Department of Radiology, The First Affiliated Hospital of Chongqing Medical University, Chongqing, China (X.C., Q.Y., J.P., Z.H., Q.L., Y.N., F.L., H.J., K.X.).
Department of Radiology, The First Affiliated Hospital of Chongqing Medical University, Chongqing, China (X.C., Q.Y., J.P., Z.H., Q.L., Y.N., F.L., H.J., K.X.).
Acad Radiol. 2023 Dec;30(12):3022-3031. doi: 10.1016/j.acra.2023.06.029. Epub 2023 Sep 28.

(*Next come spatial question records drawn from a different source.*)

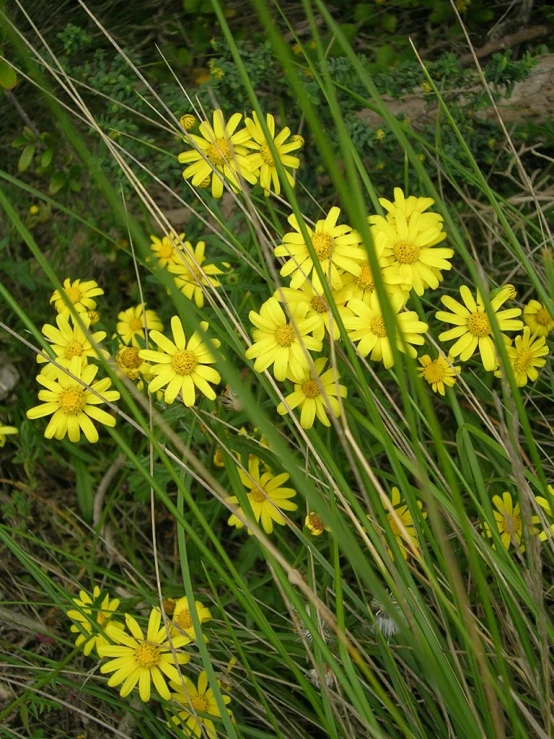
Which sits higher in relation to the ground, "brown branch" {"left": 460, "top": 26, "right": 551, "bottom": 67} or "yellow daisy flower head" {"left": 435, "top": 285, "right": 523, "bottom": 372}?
"brown branch" {"left": 460, "top": 26, "right": 551, "bottom": 67}

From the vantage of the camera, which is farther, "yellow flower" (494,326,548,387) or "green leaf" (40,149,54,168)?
"green leaf" (40,149,54,168)

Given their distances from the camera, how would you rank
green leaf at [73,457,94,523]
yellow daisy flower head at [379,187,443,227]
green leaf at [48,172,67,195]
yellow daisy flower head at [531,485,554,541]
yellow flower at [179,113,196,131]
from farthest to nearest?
green leaf at [48,172,67,195] → green leaf at [73,457,94,523] → yellow flower at [179,113,196,131] → yellow daisy flower head at [379,187,443,227] → yellow daisy flower head at [531,485,554,541]

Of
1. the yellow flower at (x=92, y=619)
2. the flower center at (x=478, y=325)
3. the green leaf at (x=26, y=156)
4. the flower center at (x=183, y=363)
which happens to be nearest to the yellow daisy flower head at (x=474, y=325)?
the flower center at (x=478, y=325)

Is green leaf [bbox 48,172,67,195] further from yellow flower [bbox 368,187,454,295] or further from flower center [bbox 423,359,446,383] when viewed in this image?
flower center [bbox 423,359,446,383]

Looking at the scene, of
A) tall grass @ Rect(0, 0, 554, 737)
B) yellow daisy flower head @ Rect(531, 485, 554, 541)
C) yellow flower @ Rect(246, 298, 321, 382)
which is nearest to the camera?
tall grass @ Rect(0, 0, 554, 737)

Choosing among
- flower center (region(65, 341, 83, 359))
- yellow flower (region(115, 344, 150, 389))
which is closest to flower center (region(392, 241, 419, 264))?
yellow flower (region(115, 344, 150, 389))

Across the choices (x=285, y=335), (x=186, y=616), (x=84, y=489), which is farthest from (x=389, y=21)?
(x=186, y=616)

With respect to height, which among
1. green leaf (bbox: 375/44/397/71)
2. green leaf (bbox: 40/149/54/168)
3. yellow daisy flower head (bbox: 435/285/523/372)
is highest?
green leaf (bbox: 40/149/54/168)
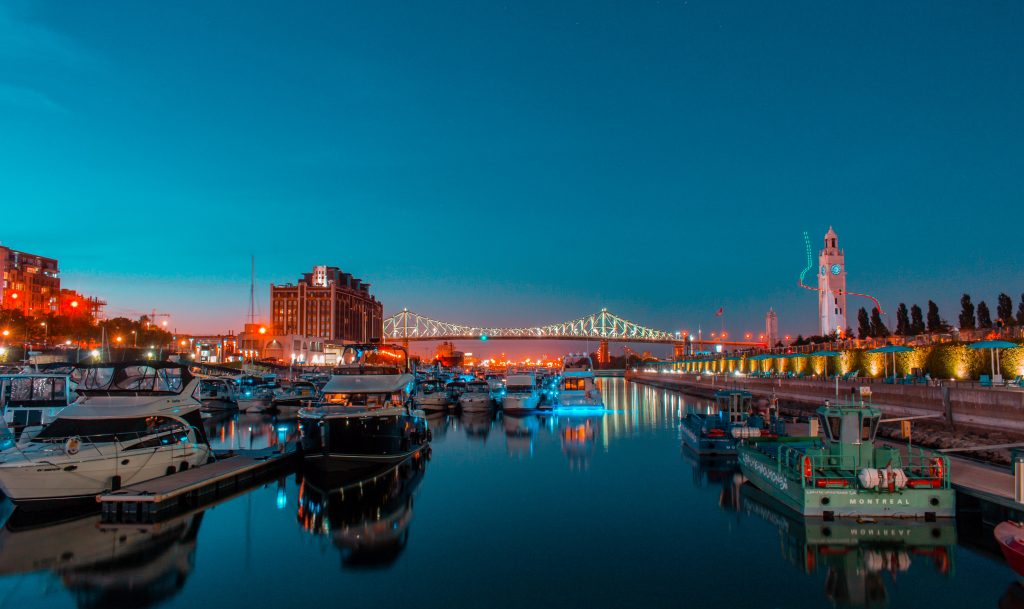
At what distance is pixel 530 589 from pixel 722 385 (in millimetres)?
65691

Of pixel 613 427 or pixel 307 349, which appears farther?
pixel 307 349

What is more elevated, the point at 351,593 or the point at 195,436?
the point at 195,436

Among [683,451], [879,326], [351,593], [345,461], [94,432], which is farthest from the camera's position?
[879,326]

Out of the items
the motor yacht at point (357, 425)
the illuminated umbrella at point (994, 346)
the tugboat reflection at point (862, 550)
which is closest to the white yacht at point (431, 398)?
the motor yacht at point (357, 425)

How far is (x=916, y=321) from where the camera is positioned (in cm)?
6794

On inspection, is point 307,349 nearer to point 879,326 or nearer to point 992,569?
point 879,326

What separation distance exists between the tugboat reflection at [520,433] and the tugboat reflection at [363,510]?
6821mm

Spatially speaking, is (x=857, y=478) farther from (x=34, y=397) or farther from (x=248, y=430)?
(x=248, y=430)

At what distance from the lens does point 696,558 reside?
15.5 m

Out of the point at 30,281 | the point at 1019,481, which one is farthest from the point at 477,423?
the point at 30,281

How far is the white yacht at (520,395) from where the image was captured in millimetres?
51844

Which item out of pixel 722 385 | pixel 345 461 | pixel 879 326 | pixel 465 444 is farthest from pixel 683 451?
pixel 879 326

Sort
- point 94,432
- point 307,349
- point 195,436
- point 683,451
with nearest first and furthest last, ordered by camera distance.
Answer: point 94,432, point 195,436, point 683,451, point 307,349

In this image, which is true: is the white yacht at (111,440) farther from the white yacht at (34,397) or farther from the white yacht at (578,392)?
the white yacht at (578,392)
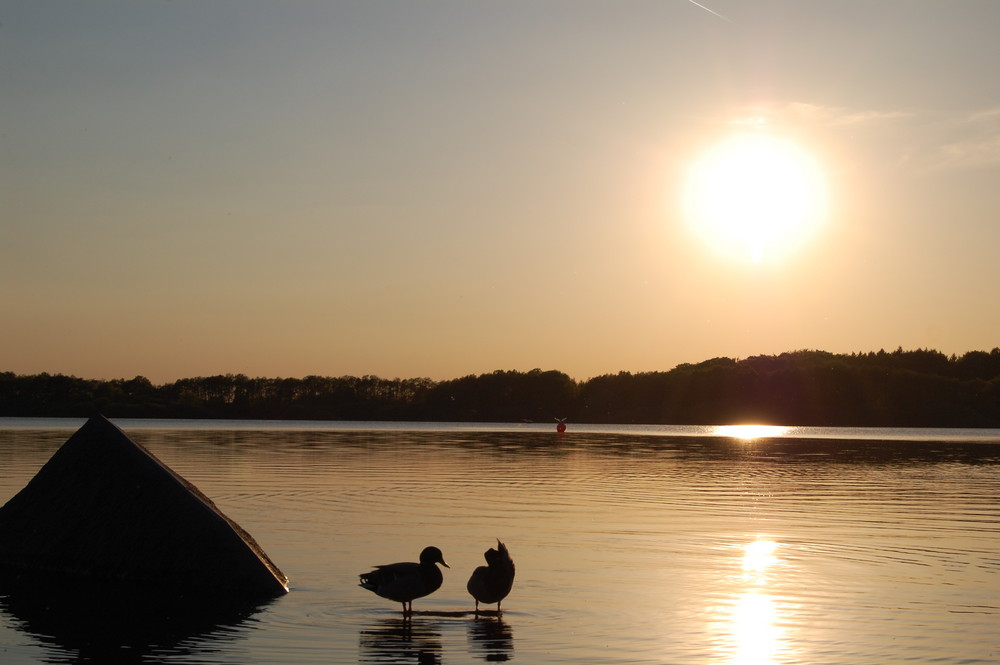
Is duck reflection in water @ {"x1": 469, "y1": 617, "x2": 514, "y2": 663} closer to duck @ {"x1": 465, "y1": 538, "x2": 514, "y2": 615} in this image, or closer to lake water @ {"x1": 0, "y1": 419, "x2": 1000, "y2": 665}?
lake water @ {"x1": 0, "y1": 419, "x2": 1000, "y2": 665}

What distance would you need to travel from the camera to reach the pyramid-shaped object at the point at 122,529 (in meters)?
16.4

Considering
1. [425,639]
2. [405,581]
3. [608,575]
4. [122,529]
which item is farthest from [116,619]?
[608,575]

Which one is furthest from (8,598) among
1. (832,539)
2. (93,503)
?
(832,539)

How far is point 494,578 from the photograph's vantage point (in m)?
14.7

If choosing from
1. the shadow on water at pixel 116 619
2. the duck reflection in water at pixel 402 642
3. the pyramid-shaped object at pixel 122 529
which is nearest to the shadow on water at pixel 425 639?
the duck reflection in water at pixel 402 642

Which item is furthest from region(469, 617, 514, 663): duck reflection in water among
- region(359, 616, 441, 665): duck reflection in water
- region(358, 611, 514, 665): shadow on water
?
region(359, 616, 441, 665): duck reflection in water

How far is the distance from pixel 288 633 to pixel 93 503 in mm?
5591

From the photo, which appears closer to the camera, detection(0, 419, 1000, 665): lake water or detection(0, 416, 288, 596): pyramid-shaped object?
detection(0, 419, 1000, 665): lake water

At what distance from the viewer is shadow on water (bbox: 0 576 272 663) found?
12461 mm

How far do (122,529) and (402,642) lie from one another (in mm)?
6075

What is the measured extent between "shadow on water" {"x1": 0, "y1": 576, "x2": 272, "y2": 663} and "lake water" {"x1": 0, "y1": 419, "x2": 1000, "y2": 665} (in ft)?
0.20

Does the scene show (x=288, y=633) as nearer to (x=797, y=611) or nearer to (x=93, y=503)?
(x=93, y=503)

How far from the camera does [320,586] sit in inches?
658

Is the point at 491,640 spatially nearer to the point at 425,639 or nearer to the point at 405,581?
the point at 425,639
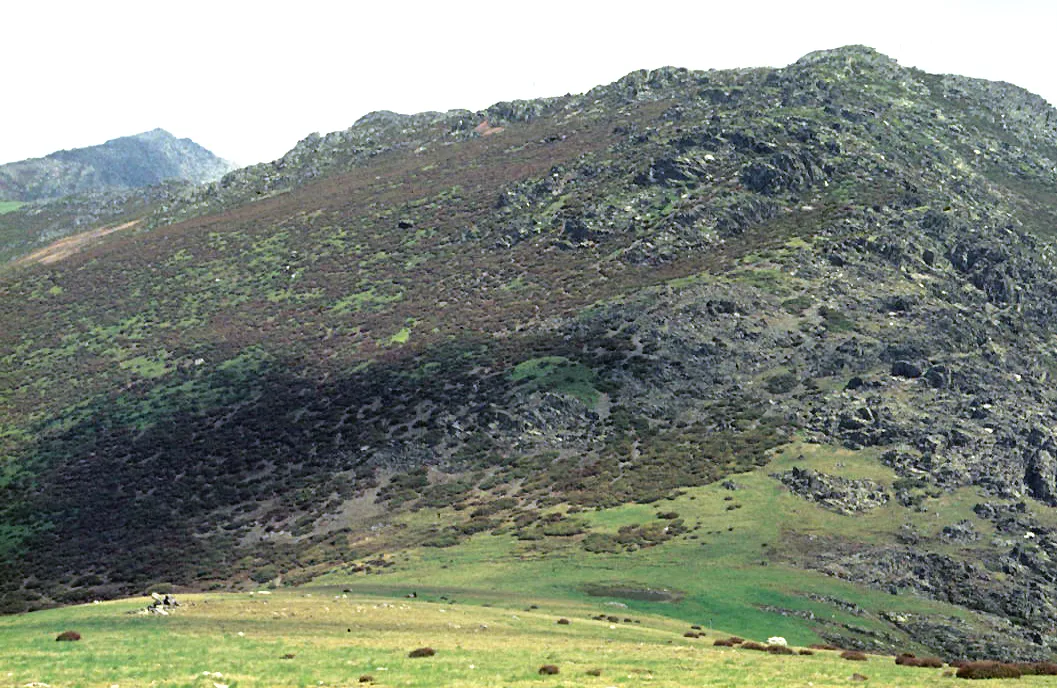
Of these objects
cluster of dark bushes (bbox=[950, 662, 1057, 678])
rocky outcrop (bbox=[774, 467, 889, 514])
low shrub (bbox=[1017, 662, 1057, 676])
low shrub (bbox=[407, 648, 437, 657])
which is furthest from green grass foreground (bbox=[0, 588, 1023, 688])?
rocky outcrop (bbox=[774, 467, 889, 514])

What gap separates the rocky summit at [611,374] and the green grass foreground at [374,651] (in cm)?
1717

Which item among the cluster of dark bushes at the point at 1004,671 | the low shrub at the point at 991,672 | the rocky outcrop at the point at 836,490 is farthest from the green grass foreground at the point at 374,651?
the rocky outcrop at the point at 836,490

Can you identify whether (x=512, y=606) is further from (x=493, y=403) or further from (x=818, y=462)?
(x=493, y=403)

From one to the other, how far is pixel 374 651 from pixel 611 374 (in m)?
71.5

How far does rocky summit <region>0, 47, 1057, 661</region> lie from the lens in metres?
73.2

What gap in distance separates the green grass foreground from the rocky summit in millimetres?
17174

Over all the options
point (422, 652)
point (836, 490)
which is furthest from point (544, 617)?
point (836, 490)

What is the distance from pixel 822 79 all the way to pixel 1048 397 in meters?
97.1

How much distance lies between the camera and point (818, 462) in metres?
81.0

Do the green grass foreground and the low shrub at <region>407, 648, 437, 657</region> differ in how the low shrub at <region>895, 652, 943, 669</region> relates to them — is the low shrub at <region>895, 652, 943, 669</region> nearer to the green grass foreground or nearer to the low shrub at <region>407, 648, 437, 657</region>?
the green grass foreground

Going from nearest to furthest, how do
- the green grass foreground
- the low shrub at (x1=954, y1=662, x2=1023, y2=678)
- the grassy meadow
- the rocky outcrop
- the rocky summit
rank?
the low shrub at (x1=954, y1=662, x2=1023, y2=678)
the green grass foreground
the grassy meadow
the rocky summit
the rocky outcrop

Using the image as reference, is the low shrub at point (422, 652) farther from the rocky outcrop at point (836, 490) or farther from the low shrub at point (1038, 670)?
the rocky outcrop at point (836, 490)

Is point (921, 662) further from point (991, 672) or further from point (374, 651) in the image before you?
point (374, 651)

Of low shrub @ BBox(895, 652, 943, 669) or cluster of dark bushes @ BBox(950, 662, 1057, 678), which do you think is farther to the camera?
low shrub @ BBox(895, 652, 943, 669)
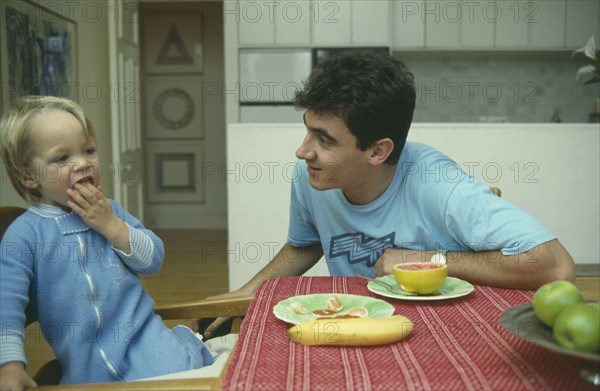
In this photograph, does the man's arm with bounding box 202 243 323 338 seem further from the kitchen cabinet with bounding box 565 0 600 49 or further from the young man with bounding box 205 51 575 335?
the kitchen cabinet with bounding box 565 0 600 49

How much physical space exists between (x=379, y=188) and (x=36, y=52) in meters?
2.99

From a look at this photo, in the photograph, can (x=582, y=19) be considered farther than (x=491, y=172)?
Yes

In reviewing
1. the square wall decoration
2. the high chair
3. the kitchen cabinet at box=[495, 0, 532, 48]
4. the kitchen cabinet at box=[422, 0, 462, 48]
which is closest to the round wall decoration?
the square wall decoration

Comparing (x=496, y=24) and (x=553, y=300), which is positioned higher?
(x=496, y=24)

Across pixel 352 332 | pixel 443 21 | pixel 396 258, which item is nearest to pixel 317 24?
pixel 443 21

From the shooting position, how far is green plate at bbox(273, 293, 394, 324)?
944 mm

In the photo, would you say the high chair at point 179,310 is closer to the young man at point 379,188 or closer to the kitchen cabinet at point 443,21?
the young man at point 379,188

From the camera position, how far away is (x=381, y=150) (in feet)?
4.98

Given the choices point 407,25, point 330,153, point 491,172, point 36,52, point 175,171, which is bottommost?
point 175,171

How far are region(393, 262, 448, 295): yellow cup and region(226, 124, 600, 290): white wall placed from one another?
1.93 m

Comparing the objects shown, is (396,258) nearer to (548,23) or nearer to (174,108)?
(548,23)

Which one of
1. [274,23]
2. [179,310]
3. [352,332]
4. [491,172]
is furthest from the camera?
[274,23]

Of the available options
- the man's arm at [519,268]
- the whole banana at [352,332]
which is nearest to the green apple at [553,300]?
the whole banana at [352,332]

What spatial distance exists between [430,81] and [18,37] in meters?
3.21
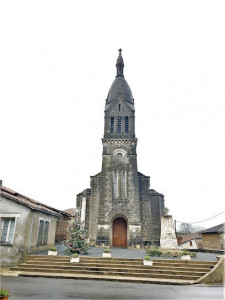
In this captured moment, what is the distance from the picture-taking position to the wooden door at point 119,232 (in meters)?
22.6

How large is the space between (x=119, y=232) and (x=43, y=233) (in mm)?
9864

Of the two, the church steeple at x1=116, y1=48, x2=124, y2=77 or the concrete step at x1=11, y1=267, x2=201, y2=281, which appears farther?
the church steeple at x1=116, y1=48, x2=124, y2=77

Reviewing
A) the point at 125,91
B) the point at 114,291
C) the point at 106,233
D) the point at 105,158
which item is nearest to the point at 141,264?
the point at 114,291

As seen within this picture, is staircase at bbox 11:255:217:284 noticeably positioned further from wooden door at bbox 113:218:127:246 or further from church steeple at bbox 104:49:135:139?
church steeple at bbox 104:49:135:139

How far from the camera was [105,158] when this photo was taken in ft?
83.4

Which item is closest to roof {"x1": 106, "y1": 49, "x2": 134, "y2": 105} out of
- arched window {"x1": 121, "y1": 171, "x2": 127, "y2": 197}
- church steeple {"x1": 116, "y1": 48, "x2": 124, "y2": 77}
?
church steeple {"x1": 116, "y1": 48, "x2": 124, "y2": 77}

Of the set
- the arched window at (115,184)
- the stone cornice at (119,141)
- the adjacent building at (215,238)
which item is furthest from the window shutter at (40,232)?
the adjacent building at (215,238)

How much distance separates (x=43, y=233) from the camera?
15570 millimetres

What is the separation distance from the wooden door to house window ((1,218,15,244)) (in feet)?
41.0

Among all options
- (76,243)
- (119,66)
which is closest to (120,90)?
(119,66)

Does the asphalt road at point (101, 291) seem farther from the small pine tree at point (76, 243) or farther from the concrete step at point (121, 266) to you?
the small pine tree at point (76, 243)

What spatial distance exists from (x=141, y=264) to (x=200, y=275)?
10.2 feet

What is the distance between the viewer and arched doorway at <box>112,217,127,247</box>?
22.6 metres

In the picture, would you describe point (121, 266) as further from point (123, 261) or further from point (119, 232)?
point (119, 232)
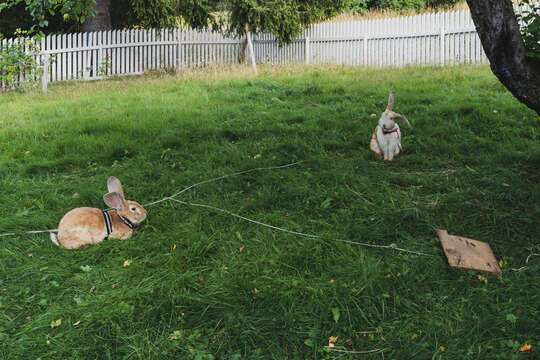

Accurate staging of laryngeal carcinoma can inform appropriate treatment decision-making. We developed a radiomics model, a deep learning (DL) model, and a combined model (incorporating radiomics features and DL features) based on the venous-phase CT images and explored the performance of these models in stratifying patients with laryngeal carcinoma into stage I-II and stage III-IV, and also compared these models with radiologists.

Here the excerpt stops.